» Written exercise 1
Output the part of the rows that opens with the line containing "Taking the white" and closes at the end of the rows as a Markdown table with the columns No. and Line, giving each line its own number and leaving out blank lines and pictures.

Heads of school – After a detailed interview process, the staff will select one male and one female member of the upper sixth to be head boy and head girl. 
The school bench – School benchers are selected by means of a poll of their peers and members of staff at the end of their lower sixth year. They are responsible for the behaviour of pupils in the refectory; general behaviour and standards of other pupils; and giving tours of the school to parents of prospective pupils. Although they cannot, nowadays, directly give detentions, they can refer pupils who may be deserving of punishment to a house master. They are the only pupils in the school who are allowed to walk across the grass in the Great Quadrangle; all others must walk around the paved perimeter. They are denoted by virtue of wearing a small, maroon rosette on the left lapel; it is affectionately known as a cabbage.
Middle school bench – Middle school benchers are members of the upper fifth and are selected by members of staff. They wear a cabbage similar to that of the senior school benchers, but dark green rather than maroon.
Lower school – Lower school benchers are selected from the fourth form and wear a blue cabbage.

» Written exercise 2
Echo, word for word, the part of the passage on school heads and benchers that opens with the words containing "Heads of school" and closes with "as a cabbage.".

» Provided information
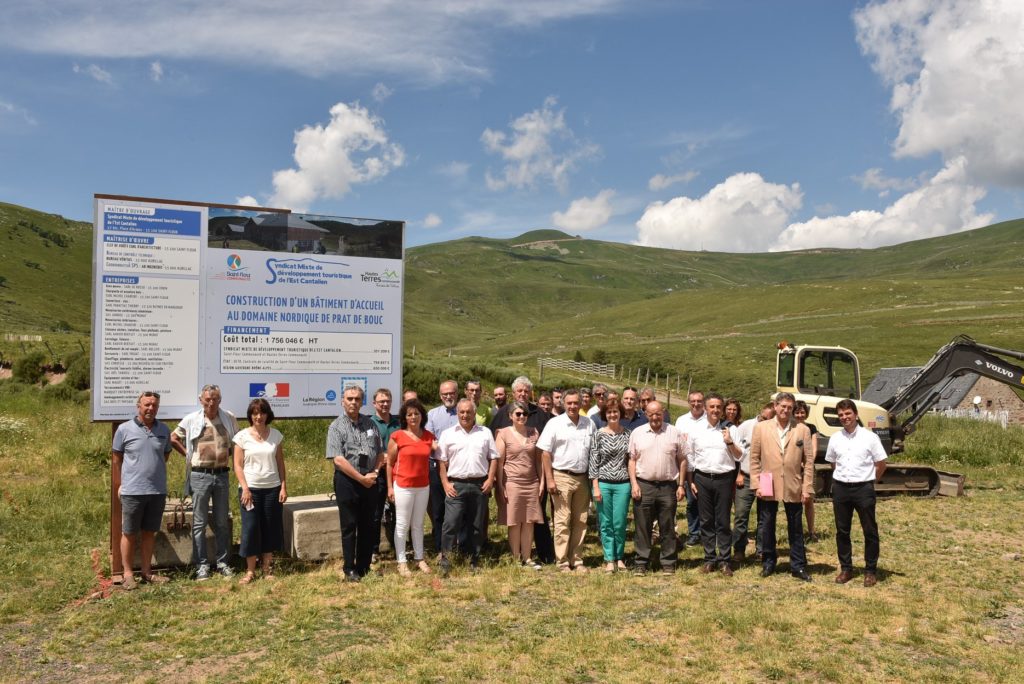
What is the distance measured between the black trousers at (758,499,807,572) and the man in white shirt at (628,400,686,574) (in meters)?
0.89

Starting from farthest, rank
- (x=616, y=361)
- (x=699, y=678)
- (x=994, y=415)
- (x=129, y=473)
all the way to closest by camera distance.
A: (x=616, y=361) → (x=994, y=415) → (x=129, y=473) → (x=699, y=678)

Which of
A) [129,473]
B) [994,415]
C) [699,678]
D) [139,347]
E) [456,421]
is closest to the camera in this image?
[699,678]

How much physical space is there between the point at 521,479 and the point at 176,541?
3.65m

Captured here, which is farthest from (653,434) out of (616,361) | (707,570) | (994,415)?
(616,361)

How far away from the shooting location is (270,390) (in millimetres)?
8344

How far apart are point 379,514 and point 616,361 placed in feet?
200

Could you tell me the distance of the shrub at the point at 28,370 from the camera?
851 inches

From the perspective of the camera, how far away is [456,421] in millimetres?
8500

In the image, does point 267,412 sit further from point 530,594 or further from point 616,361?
point 616,361

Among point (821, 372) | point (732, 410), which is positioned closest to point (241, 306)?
point (732, 410)

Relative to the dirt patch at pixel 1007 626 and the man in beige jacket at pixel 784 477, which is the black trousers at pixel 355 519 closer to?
→ the man in beige jacket at pixel 784 477

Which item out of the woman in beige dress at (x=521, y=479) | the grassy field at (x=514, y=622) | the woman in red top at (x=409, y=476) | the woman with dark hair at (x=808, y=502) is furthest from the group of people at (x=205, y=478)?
the woman with dark hair at (x=808, y=502)

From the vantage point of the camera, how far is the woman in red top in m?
7.70

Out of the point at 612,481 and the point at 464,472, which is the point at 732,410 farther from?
the point at 464,472
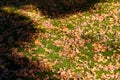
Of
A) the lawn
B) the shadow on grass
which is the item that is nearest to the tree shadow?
the lawn

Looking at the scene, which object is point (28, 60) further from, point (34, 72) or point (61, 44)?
point (61, 44)

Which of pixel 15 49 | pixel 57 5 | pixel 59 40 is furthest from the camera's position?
pixel 57 5

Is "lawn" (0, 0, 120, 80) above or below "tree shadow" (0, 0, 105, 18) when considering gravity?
below

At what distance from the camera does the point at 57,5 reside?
64.2 ft

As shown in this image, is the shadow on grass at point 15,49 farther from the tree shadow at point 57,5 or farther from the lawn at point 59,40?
the tree shadow at point 57,5

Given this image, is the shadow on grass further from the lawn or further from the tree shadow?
the tree shadow

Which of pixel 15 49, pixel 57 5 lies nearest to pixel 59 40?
pixel 15 49

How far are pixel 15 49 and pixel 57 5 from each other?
269 inches

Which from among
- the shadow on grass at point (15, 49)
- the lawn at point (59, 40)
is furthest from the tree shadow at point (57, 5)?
the shadow on grass at point (15, 49)

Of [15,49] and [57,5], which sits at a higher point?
[57,5]

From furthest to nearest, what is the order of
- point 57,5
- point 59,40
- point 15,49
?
1. point 57,5
2. point 59,40
3. point 15,49

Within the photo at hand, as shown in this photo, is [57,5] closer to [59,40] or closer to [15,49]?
[59,40]

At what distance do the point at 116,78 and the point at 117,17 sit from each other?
6796mm

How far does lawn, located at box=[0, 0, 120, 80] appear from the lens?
12.6 metres
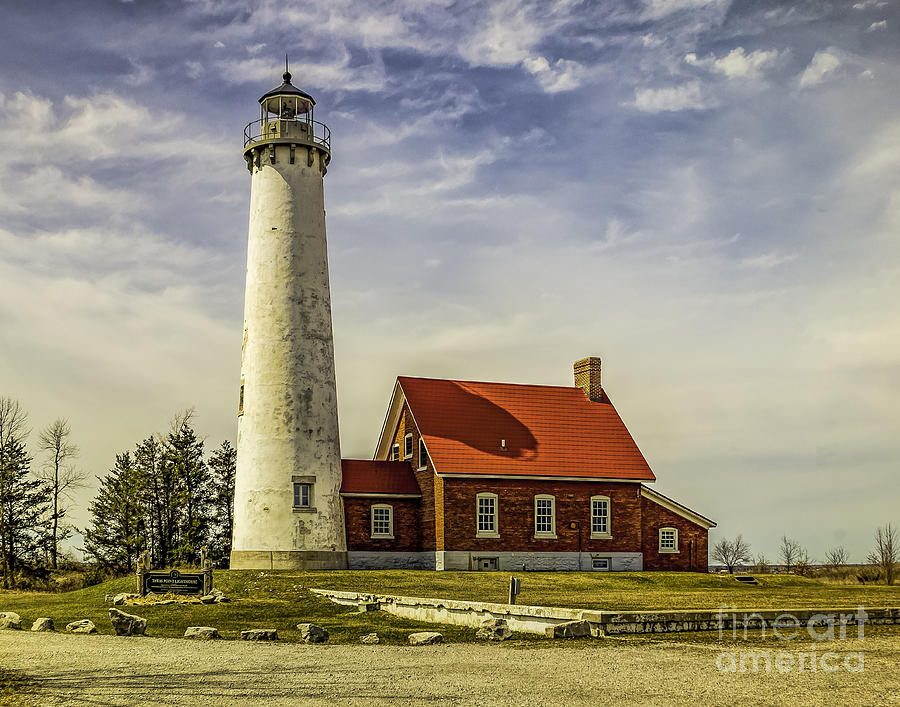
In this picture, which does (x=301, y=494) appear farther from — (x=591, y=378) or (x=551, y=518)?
(x=591, y=378)

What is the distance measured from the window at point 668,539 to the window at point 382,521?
1146cm

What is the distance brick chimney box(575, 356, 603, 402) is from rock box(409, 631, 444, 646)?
28.4 meters

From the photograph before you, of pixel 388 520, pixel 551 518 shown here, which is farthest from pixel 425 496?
pixel 551 518

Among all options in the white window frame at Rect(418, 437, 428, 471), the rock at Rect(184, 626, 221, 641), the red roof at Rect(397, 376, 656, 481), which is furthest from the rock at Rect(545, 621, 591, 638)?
the white window frame at Rect(418, 437, 428, 471)

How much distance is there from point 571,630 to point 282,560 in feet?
64.3

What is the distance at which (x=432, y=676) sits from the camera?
1239 cm

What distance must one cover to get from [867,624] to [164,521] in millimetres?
38927

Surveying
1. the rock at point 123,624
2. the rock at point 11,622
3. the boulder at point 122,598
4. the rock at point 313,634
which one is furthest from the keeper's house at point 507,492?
the rock at point 313,634

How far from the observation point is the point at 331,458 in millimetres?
35031

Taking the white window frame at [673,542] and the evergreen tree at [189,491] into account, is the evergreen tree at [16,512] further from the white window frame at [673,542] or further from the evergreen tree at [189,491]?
the white window frame at [673,542]

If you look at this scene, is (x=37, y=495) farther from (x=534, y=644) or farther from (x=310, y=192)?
(x=534, y=644)

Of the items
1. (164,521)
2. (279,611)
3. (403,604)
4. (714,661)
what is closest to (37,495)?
(164,521)

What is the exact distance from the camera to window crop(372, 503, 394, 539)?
37219 mm

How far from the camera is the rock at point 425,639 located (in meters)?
16.0
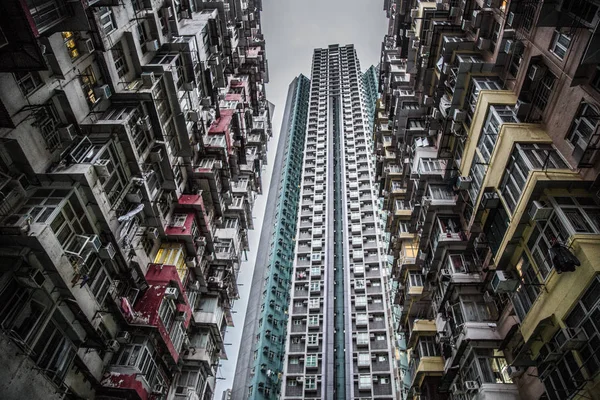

» Correct output 1
| No. | Line |
|---|---|
| 1 | Taking the white window frame at [673,542] and the evergreen tree at [189,491] into account, is the evergreen tree at [16,512] further from the white window frame at [673,542] or further from the evergreen tree at [189,491]? |
| 2 | the white window frame at [673,542] |
| 3 | If you look at this scene, is (x=37, y=495) farther from (x=534, y=644) or farther from (x=310, y=192)? |
| 4 | (x=534, y=644) |
| 5 | Of the items |
| 6 | 1. (164,521) |
| 7 | 2. (279,611) |
| 8 | 3. (403,604) |
| 9 | 4. (714,661) |
| 10 | what is closest to (37,495)? |
| 11 | (164,521) |
| 12 | What is the exact distance from the camera to window crop(372, 503, 394, 539)? |
| 13 | 37219 mm |
| 14 | How far from the camera is the rock at point 425,639 located (in meters)? |
| 15 | 16.0 |

» Correct output 2
Heads of school – After a detailed interview process, the staff will select one male and one female member of the upper sixth to be head boy and head girl. 
The school bench – School benchers are selected by means of a poll of their peers and members of staff at the end of their lower sixth year. They are responsible for the behaviour of pupils in the refectory; general behaviour and standards of other pupils; and giving tours of the school to parents of prospective pupils. Although they cannot, nowadays, directly give detentions, they can refer pupils who may be deserving of punishment to a house master. They are the only pupils in the school who are allowed to walk across the grass in the Great Quadrangle; all others must walk around the paved perimeter. They are denoted by virtue of wearing a small, maroon rosette on the left lapel; it is affectionately known as a cabbage.